How the heck Miami managed to get Jason Williams, James Posey and Andre Emmett in addition to Toine in this deal I cannot fathom. They are so totally going to blow everyone else away in the East. 
I hate to say it but the more deals that go down the more I see the Celtics falling out of the playoffs again :brokenhea 
Q Woods is a total piece of garbage and if he ever dons a Celtics uniform I'm going to be pretty ticked about it!
Borchardt would be halfway decent it he wasn't made of glass. I don't know if we intend on holding on to him or not but given his injury history in his breif NBA career I don't know if I'd like the idea.
Mirralles I know nothing about.


----------



## Anima (Jun 3, 2003)

Does getting Borchardt mean bye, bye Blount?


----------



## Premier (Oct 30, 2003)

Blount exponentially more talented than Borchardt (career highs of 12/6). I would get rid of both, though.


----------



## Premier (Oct 30, 2003)

whiterhino said:


> How the heck Miami managed to get Jason Williams, James Posey and Andre Emmett in addition to Toine in this deal I cannot fathom. They are so totally going to blow everyone else away in the East.
> I hate to say it but the more deals that go down the more I see the Celtics falling out of the playoffs again :brokenhea


C's are in the lottery (I should've predicted that weeks before this trade) and competing in the Greg Oden sweepstakes in '07.



> Q Woods is a total piece of garbage and if he ever dons a Celtics uniform I'm going to be pretty ticked about it!


He will be cut or traded by training camp.



> Borchardt would be halfway decent it he wasn't made of glass. I don't know if we intend on holding on to him or not but given his injury history in his breif NBA career I don't know if I'd like the idea.


Doomed to be on the unactive list for the rest of his life.


----------



## DeezNets (Aug 12, 2002)

Come on guys cheer up. You have Scalabrine!!!


----------



## E.H. Munro (Jun 22, 2004)

#1AntoineWalkerFan said:


> HAHAHAHA i hereby pass the torch to ehmunro...have fun man... :banana:


What games? The problem's going to be for the people claiming that Veal belongs in the NBA for next five years. They're going to be the ones trying to prove that Veal's 9pts and 4 boards are an upgrade. Good luck to the poor bastages.


----------



## Causeway (May 18, 2005)

ehmunro said:


> What games? The problem's going to be for the people claiming that Veal belongs in the NBA for next five years. They're going to be the ones trying to prove that Veal's 9pts and 4 boards are an upgrade. Good luck to the poor bastages.


An upgrade on what? Veal is not a replacement for Walker. He's probably the 12th man.


----------



## Premier (Oct 30, 2003)

He's a downgrade from McCarty.


----------



## Causeway (May 18, 2005)

Premier said:


> He's a downgrade from McCarty.


Walter in 2004-05 3.6 points and 1.9 RPG

Walter in 2003-04 (more accurate as he went to a better team in 04-05) 7.9 points and 3.1 RPG.

In addition he made it very clear he was not happy with his role. Unlike Veal. People bring up Veal's FG%. Walter is .39 for his career.


----------



## Premier (Oct 30, 2003)

_DIRECTIONS FOR THIS TASK:_ Rewrite the forum thread starting with "C's are in the" and going on through "by training camp.", putting "preseason" in place of "training camp".

_DATA EXTRACT:_
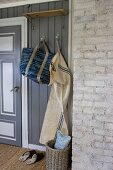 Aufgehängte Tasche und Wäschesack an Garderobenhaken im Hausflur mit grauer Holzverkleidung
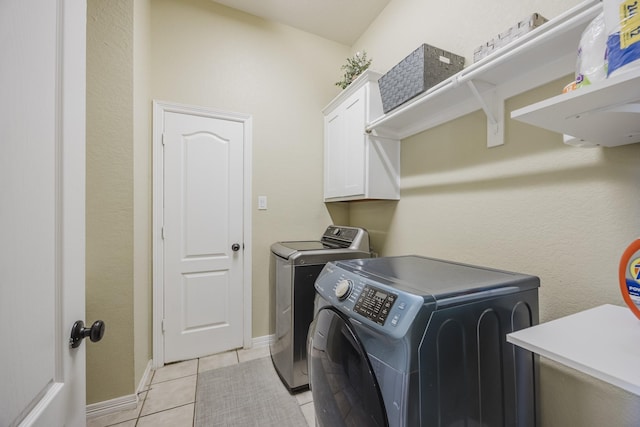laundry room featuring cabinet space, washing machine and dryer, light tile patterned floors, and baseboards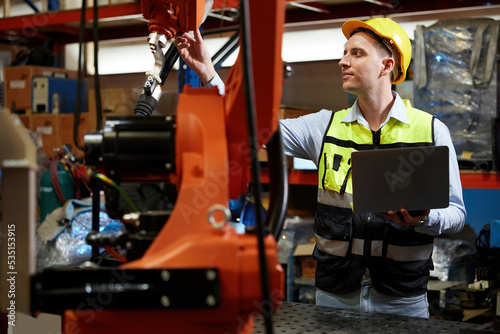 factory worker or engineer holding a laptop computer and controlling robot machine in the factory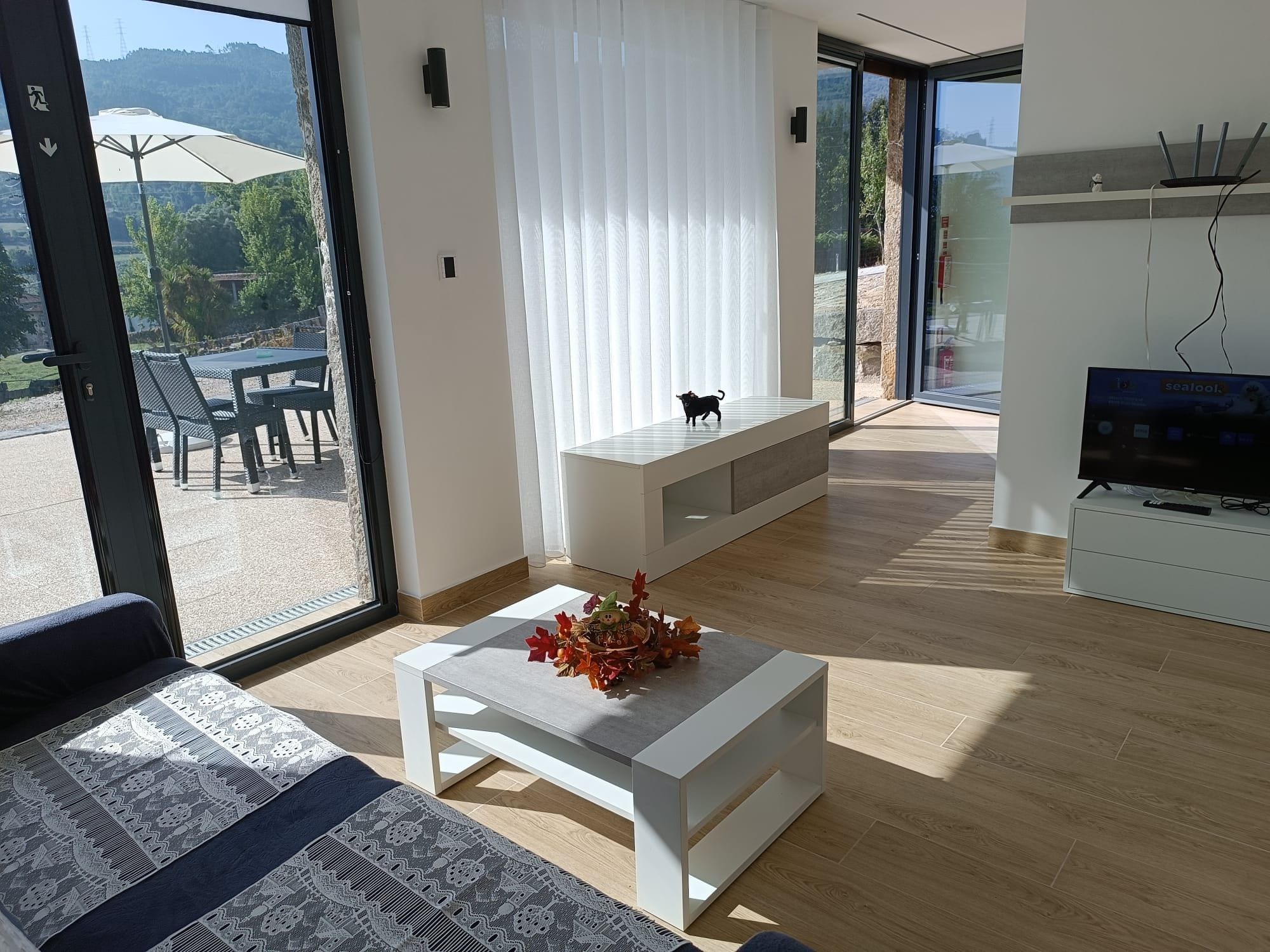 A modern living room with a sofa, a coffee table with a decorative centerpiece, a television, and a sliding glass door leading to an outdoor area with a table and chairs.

_RESPONSE AREA:_
C's are in the lottery (I should've predicted that weeks before this trade) and competing in the Greg Oden sweepstakes in '07.



> Q Woods is a total piece of garbage and if he ever dons a Celtics uniform I'm going to be pretty ticked about it!


He will be cut or traded by preseason.